#### WHAT THIS EXERCISE ASKS
1 – Duplicate the stretch from "The first prong" through "measures were required." in the article on Mi'kmaq treaty fishing rights.
2 – In the article on Mi'kmaq treaty fishing rights, what species did Ontario have to prove was under threat in the R v Powley case?
3 – Pick up the article on Mi'kmaq treaty fishing rights after its last sentence and carry it forward.

***** SOURCE PASSAGE *****

Acting on treaty right recognized in the Supreme Court of Canada’s decision 21 years ago in R v Marshall, the Sipekne’katik First Nation launched its moderate livelihood fishery in the waters off southwest Nova Scotia in early September. Since the fishery’s launch, some have suggested the Canadian government has broad authority to dictate how the Mi’kmaq’s treaty-based fisheries can operate.

While the Court in Marshall (and in a subsequent, related decision in Marshall 2) acknowledged Canada could lawfully “regulate” the treaty right, regulate does not mean Canada may legislate and limit the treaty right in whatever way it sees fit. Far from it. As two law professors who teach Aboriginal law, we have decided to weigh-in to provide clarification. Our clear answer is that Canada’s actions, thus far, would not meet Constitutional muster.

The limits on Crown regulation of Aboriginal and treaty rights

Section 35(1) of the Constitution Act, 1982 states that “[t]he existing Aboriginal and treaty rights of the Aboriginal peoples of Canada are hereby recognized and affirmed.” Whereas the phrase “Aboriginal rights” refers to the inherent rights of Aboriginal peoples, which are grounded in prior occupation, “treaty rights” refers to rights that were negotiated between Indigenous and non-Indigenous governments and then recorded in legally binding treaties.

In the first Supreme Court of Canada decision interpretating the provision, R v Sparrow (1990), the court affirmed that section 35(1) “renounces the old rules of the game” where the Crown had assumed it held unilateral rights to ignore or limit Aboriginal rights. As a provision of the Constitution, the court found section 35(1) places “a measure of control over government conduct and [creates] a strong check on legislative power.” The Supreme Court laid out a two-step test the government must prove when its laws or actions infringe Aboriginal rights (for example, where the law or action ignores or denies the right, or places unreasonable limits on its exercise). Failure to meet this test will result in the government’s law or action being declared unconstitutional – in other words, illegal.

The first prong of this two-step test asks whether the infringement has a valid objective. The court stated that such objectives would need to be compelling and substantial, and would include those related to conservation and management of a natural resource. The Supreme Court clarified in the 2003 R v Powley decision that the government cannot simply assert that it has a valid objective. In that case, the court said that Ontario could not simply assert conservation as an objective, but had to provide actual evidence to support that the particular species in issue (moose) was under threat and that preventative measures were required.

***** SUPPLIED MATERIAL *****

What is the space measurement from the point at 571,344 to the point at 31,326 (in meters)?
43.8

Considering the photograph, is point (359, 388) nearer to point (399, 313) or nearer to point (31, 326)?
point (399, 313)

*****

#### THE RESPONSES
1 –
The first prong of this two-step test asks whether the infringement has a valid objective. The court stated that such objectives would need to be compelling and substantial, and would include those related to conservation and management of a natural resource. The Supreme Court clarified in the 2003 R v Powley decision that the government cannot simply assert that it has a valid objective. In that case, the court said that Ontario could not simply assert conservation as an objective, but had to provide actual evidence to support that the particular species in issue (moose) was under threat and that preventative measures were required.

2 – Moose.

3 –
The second prong of the Sparrow test requires the government to follow a process that ensures its treatment of the Aboriginal right is in line with the honour of the Crown and the government’s fiduciary relationship with Indigenous peoples. To determine if this part of the test is met, the court said it would look to whether the government ensured the Aboriginal rights-holder had priority access to the resources after any conservation issues were taken into account; whether the government took steps to ensure that any impact on the Aboriginal rights-holders were minimized; and whether there had been meaningful consultation with the affected Aboriginal group regarding the infringing law or activity and how the infringement would be mitigated. The Court affirmed in R v Badger (1996) that this test applies to all Aboriginal rights, including treaty rights, such as those currently being practiced by the Mi’kmaq.

In subsequent decisions, the Supreme Court has built on Sparrow, and provided specific guidance on commercial Aboriginal rights. In R v Gladstone (1996), the Court adapted the requirements in Sparrow to situations where the right in question has an expressly commercial dimension (Sparrow had involved an Aboriginal right to fish for food, social and ceremonial purposes only).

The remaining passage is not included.